There is a limited role for laboratory tests in the diagnosis of neck of femur fracture; however, elderly women may have some abnormal laboratory findings suggestive of osteoporosis.

Electrocardiogram

There are no ECG findings associated with neck of femur fracture.

X-ray

Radiographic imaging is important in diagnosis, classification, treatment and follow-up assessment of neck of femur fracture. The routine minimal evaluation for neck of femur fracture must include two views - an anteroposterior (AP) view and lateral view.

Echocardiography and Ultrasound

There are no echocardiography/ultrasound findings associated with neck of femur fracture.

CT scan

Computed tomography (CT) with two-dimensional reconstruction in the sagittal and coronal planes provides more detailed information than radiographs.
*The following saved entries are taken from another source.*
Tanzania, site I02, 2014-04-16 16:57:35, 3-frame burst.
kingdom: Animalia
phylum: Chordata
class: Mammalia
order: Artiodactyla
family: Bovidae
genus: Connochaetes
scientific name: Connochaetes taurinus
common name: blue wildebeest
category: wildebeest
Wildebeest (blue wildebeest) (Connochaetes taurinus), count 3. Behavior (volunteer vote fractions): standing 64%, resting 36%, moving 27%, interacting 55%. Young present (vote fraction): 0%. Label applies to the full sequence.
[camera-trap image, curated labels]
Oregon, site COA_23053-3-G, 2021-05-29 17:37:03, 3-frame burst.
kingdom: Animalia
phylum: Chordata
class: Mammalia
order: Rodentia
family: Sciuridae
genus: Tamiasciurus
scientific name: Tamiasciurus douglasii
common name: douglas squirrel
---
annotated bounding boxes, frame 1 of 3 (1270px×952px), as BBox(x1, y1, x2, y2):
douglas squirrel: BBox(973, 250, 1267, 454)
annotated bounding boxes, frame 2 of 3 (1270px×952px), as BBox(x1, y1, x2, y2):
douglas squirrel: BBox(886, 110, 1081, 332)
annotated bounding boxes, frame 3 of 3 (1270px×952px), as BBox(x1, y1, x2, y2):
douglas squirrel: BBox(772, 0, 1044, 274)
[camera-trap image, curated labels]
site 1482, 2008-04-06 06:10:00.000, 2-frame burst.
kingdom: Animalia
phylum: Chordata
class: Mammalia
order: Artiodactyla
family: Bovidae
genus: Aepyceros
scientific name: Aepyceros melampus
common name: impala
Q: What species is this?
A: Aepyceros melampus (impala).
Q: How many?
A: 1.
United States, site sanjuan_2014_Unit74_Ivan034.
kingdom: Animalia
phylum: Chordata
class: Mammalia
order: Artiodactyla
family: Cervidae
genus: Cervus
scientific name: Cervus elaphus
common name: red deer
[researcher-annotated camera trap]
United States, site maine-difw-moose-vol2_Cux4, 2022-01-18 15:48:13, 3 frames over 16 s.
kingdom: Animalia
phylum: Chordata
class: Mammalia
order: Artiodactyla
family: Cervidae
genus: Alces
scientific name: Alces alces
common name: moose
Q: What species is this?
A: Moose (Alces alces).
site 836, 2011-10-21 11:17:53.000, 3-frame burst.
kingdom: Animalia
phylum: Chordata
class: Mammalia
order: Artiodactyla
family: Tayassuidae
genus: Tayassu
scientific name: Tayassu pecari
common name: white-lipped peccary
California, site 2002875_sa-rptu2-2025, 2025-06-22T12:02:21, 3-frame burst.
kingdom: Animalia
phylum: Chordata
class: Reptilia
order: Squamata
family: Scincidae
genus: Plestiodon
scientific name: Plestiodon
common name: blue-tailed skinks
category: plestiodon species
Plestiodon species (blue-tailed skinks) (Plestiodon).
CT also helps in fracture fragment orientation and surgical planning.

MRI

MRI helps in identifying occult fracture of neck of femur.

Other Imaging Findings

There are no other imaging findings associated with neck of femur fracture.

Other Diagnostic Studies

There are no other diagnostic findings associated with neck of femur fracture.

Treatment

Medical Therapy

The mainstay of treatment for neck of femur fracture is surgery. Non-operative management is reserved for a very small proportion of patients.

Interventions

There are no interventions associated with neck of femur fracture.

Surgery

Surgery is the mainstay of treatment for neck of femur fracture. It is a surgical emergency as the risk of avascular necrosis and non union increases as time passes by. The decision-making process for determining the best surgical procedure uses both the fracture type and the patient’s activity level to choose between internal fixation and arthroplasty. The types of surgery include femoral pinning, sliding hip screw and prosthetic replacement.

Primary Prevention

There are no established measures for the primary prevention of neck of femur fracture. Healthy diet and regular exercises like running and weight lifting help decrease the chances of fracture.

Secondary Prevention

Effective measures for the secondary prevention of neck of femur fracture include early detection and management of osteoporosis.